Dans cette logique, constate le Pr Moussa Diaw, tout est mis en œuvre afin de sacraliser l’homme qui étend son pouvoir de décision dans tous les espaces, devenant incontournable en s’accaparant de tous les leviers. Ce processus de légitimation se manifeste par la production d'ouvrages vantant les appartenances nobiliaires du chef, ses prouesses politiques le confondant même à un génie politique. Alors que, regrette-t-il, le pays est confronté à des défis majeurs d’une jeunesse désœuvrée, attirée par l’émigration clandestine vers l’Europe et l’Amérique, de la pauvreté endémique et d’une orientation économique peu portée par l’industrialisation. “Pendant ce temps, un petit groupe de privilégiés, sans aucune compétence reconnue, s’empare du patrimoine foncier et des ressources pour la plupart des prêts alloués par des organisations financières internationales. Il en résulte une dette abyssale et des tensions budgétaires sans précédent”, a relevé le spécialiste des relations internationales qui, dès lors, s'interroge : “ Comment sortir de cette impasse dans un climat marqué par des désirs de revanche et de rupture politique brutale ?”
Sous cette perspective, il convient, d'après le Pr Moussa Diaw, de pacifier cette atmosphère de guerre permanente entre la majorité et l’opposition mais cela ne peut se faire sans la reddition des comptes pour situer les responsabilités de ceux qui sont impliqués dans cette mauvaise gouvernance des finances publiques afin d’appliquer la loi dans toute sa rigueur. A ce titre, le remboursement des fonds détournés est une exigence qui ne doit s’établir sur aucune base de négociation ni de marchandage au-delà des sanctions pénales prévue par la loi, a-t-il écrit.
Ainsi, de l'avis du Pr Moussa Diaw, c'est l’occasion de procéder à des réformes de grande envergure dans la gestion des finances publiques de manière à inculquer des valeurs indispensables au management des affaires publiques dans un esprit patriotique et d’intérêt général.
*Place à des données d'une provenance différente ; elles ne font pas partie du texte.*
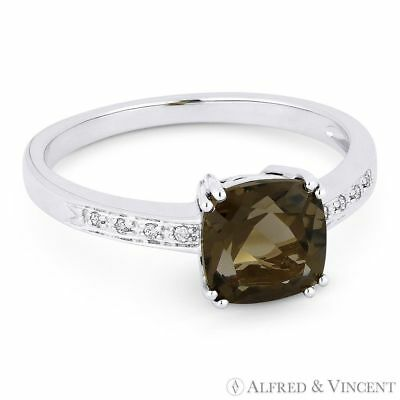 1.41ct Cushion Cut Smoky Topaz Round Diamond Right Hand Ring in 14k White Gold
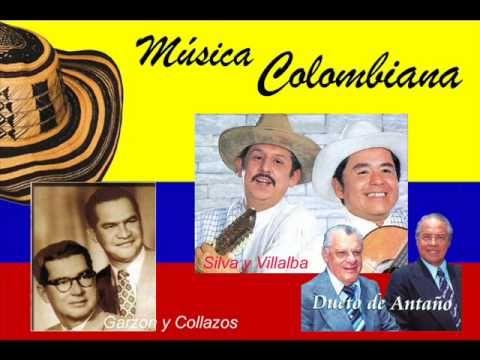 Ramirez Y Arias La Nieve De Los Años Musica Colombiana Coros Orquesta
Même s'il reconnaît, par la suite, que les pratiques bureaucratiques et financières qui ont généré ces dysfonctionnements sont fortement ancrées dans les mœurs, qu’il faudra beaucoup de temps pour les effacer de la gouvernance économique et de la gestion des fonds publics. Ainsi, dit-il, la rigueur et la vigilance doivent être de mise pour accompagner ce nouveau tempérament inscrit dans l’agenda des nouvelles autorités.
“Le changement engagé s’accompagnera de beaucoup de pédagogie afin de garantir sa réussite. Certes, les réformes institutionnelles et politiques s’avèrent nécessaires dans une refondation de la démocratie et de l’Etat de droit, mais elles ne seront pas suffisantes pour atteindre les mutations indispensables à leur fonctionnalité. D’où une nouvelle approche paradigmatique adossée à la pensée politique référentielle (Cheikh Anta Diop, 1979)* qui, dans une démarche collective, associe l’ensemble des acteurs pour bâtir un Sénégal nouveau. C’est ainsi que le Dialogue politique apparaît comme un mécanisme pouvant aboutir à l’apaisement des mœurs politiques et instaurer la confiance perdue entre les différentes parties. En effet, il demande un respect réciproque et un attachement aux valeurs de la République et de la démocratie”, a préconisé le politologue et spécialiste des relations internationales.